# [Assignment]
Can you print the listing below word for word, from its first line down through the line that contains "What percentage of the pie is labelled for Αυτοδύναμη", including both of those lines?

——

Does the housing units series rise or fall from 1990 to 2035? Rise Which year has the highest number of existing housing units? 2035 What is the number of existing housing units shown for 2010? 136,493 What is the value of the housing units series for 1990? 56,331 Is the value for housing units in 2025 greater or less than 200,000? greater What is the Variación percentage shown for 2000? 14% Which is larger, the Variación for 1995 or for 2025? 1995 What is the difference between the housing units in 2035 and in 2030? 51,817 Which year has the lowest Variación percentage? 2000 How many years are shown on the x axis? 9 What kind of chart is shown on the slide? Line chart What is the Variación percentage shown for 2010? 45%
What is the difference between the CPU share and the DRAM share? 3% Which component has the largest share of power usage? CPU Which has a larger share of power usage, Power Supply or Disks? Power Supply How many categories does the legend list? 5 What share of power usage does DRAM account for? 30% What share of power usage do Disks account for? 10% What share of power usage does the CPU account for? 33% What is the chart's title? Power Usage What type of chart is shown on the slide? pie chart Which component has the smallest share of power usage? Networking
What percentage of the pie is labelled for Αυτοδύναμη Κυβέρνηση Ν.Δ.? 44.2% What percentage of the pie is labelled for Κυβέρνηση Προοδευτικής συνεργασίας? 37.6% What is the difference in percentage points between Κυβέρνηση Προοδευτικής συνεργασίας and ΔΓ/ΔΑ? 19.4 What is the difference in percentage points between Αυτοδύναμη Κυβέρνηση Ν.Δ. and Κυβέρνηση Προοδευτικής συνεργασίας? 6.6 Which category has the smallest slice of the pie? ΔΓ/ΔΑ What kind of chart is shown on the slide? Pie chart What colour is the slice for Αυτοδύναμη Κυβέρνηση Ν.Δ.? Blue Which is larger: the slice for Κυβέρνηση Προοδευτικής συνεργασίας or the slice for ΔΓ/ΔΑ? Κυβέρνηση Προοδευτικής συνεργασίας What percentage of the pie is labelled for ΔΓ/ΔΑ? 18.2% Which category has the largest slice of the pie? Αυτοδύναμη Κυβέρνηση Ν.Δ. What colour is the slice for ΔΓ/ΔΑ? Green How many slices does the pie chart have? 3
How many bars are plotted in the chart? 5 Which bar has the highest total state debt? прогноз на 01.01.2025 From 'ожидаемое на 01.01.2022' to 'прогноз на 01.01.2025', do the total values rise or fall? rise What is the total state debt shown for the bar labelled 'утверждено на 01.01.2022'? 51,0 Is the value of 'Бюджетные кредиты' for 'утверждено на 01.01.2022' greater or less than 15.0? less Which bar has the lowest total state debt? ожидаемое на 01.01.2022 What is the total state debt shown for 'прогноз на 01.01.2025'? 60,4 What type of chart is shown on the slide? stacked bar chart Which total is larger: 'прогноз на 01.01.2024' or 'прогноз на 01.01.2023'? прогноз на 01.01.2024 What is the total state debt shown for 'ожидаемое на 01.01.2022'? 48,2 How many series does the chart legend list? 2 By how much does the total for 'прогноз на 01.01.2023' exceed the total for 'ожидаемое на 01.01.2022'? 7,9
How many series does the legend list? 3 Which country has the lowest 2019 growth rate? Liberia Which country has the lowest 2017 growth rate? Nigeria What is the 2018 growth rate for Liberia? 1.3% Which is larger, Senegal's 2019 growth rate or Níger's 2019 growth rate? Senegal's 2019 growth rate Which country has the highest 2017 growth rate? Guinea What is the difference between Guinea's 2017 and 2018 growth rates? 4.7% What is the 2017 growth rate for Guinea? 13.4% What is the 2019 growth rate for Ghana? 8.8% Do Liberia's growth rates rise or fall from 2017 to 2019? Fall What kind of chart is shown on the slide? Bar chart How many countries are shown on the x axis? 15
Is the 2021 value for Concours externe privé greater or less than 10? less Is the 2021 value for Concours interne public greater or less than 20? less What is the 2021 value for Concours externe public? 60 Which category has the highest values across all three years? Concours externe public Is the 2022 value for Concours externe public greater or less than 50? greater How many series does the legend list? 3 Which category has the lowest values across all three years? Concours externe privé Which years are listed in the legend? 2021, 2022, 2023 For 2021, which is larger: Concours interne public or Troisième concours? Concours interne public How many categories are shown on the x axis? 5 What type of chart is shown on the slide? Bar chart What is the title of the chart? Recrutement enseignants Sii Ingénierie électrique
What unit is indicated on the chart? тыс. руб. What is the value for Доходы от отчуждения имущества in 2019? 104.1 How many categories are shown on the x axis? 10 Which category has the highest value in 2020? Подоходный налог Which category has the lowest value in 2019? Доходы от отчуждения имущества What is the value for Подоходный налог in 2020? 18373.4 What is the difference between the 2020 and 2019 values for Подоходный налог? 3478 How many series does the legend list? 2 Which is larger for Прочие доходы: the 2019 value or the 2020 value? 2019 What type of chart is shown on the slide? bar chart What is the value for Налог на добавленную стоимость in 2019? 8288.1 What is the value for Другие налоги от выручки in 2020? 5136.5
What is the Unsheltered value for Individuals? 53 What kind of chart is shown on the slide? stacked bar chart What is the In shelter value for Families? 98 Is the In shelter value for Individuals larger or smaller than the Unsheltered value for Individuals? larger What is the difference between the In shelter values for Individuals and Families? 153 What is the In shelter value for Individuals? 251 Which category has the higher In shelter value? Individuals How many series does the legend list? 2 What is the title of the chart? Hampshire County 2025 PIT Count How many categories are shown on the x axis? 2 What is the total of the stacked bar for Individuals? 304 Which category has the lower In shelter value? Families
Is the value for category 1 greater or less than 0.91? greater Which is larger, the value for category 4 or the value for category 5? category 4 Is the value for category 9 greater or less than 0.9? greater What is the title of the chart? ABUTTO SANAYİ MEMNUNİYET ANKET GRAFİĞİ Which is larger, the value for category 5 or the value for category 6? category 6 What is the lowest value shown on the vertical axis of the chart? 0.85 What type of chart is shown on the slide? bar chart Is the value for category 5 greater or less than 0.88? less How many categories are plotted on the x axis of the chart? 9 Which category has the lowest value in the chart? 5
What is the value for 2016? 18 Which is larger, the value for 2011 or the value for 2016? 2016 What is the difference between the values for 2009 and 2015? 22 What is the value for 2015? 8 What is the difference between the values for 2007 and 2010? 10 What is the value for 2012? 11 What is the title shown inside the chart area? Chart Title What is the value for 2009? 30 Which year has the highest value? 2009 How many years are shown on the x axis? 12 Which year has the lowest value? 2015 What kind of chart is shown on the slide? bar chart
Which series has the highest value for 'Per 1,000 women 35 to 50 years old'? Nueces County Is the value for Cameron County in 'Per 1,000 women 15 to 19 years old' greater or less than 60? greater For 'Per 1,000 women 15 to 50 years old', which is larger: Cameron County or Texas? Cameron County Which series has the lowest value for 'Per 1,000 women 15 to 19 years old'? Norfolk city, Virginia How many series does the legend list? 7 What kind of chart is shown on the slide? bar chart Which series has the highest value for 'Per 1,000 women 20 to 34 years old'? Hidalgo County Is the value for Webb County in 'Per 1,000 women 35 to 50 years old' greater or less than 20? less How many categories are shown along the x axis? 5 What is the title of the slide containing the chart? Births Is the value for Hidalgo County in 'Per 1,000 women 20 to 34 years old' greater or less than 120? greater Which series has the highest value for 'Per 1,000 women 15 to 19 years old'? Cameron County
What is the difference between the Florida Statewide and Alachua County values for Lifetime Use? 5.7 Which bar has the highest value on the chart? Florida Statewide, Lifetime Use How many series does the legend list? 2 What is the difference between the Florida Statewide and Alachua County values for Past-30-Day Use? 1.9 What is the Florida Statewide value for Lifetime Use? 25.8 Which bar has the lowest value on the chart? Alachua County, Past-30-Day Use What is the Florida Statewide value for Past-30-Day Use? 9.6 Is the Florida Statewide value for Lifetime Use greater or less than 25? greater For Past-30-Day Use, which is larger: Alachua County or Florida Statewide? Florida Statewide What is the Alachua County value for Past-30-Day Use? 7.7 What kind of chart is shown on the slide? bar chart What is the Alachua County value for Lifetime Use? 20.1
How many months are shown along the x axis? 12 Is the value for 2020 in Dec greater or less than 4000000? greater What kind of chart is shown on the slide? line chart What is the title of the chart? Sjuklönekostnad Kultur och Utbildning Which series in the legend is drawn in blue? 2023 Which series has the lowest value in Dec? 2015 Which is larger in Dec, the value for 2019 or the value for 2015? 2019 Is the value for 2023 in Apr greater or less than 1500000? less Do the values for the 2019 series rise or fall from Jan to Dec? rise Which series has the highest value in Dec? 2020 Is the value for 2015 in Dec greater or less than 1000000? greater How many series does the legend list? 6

——

# [Exercise result]
Does the housing units series rise or fall from 1990 to 2035? Rise Which year has the highest number of existing housing units? 2035 What is the number of existing housing units shown for 2010? 136,493 What is the value of the housing units series for 1990? 56,331 Is the value for housing units in 2025 greater or less than 200,000? greater What is the Variación percentage shown for 2000? 14% Which is larger, the Variación for 1995 or for 2025? 1995 What is the difference between the housing units in 2035 and in 2030? 51,817 Which year has the lowest Variación percentage? 2000 How many years are shown on the x axis? 9 What kind of chart is shown on the slide? Line chart What is the Variación percentage shown for 2010? 45%
What is the difference between the CPU share and the DRAM share? 3% Which component has the largest share of power usage? CPU Which has a larger share of power usage, Power Supply or Disks? Power Supply How many categories does the legend list? 5 What share of power usage does DRAM account for? 30% What share of power usage do Disks account for? 10% What share of power usage does the CPU account for? 33% What is the chart's title? Power Usage What type of chart is shown on the slide? pie chart Which component has the smallest share of power usage? Networking
What percentage of the pie is labelled for Αυτοδύναμη Κυβέρνηση Ν.Δ.? 44.2% What percentage of the pie is labelled for Κυβέρνηση Προοδευτικής συνεργασίας? 37.6% What is the difference in percentage points between Κυβέρνηση Προοδευτικής συνεργασίας and ΔΓ/ΔΑ? 19.4 What is the difference in percentage points between Αυτοδύναμη Κυβέρνηση Ν.Δ. and Κυβέρνηση Προοδευτικής συνεργασίας? 6.6 Which category has the smallest slice of the pie? ΔΓ/ΔΑ What kind of chart is shown on the slide? Pie chart What colour is the slice for Αυτοδύναμη Κυβέρνηση Ν.Δ.? Blue Which is larger: the slice for Κυβέρνηση Προοδευτικής συνεργασίας or the slice for ΔΓ/ΔΑ? Κυβέρνηση Προοδευτικής συνεργασίας What percentage of the pie is labelled for ΔΓ/ΔΑ? 18.2% Which category has the largest slice of the pie? Αυτοδύναμη Κυβέρνηση Ν.Δ. What colour is the slice for ΔΓ/ΔΑ? Green How many slices does the pie chart have? 3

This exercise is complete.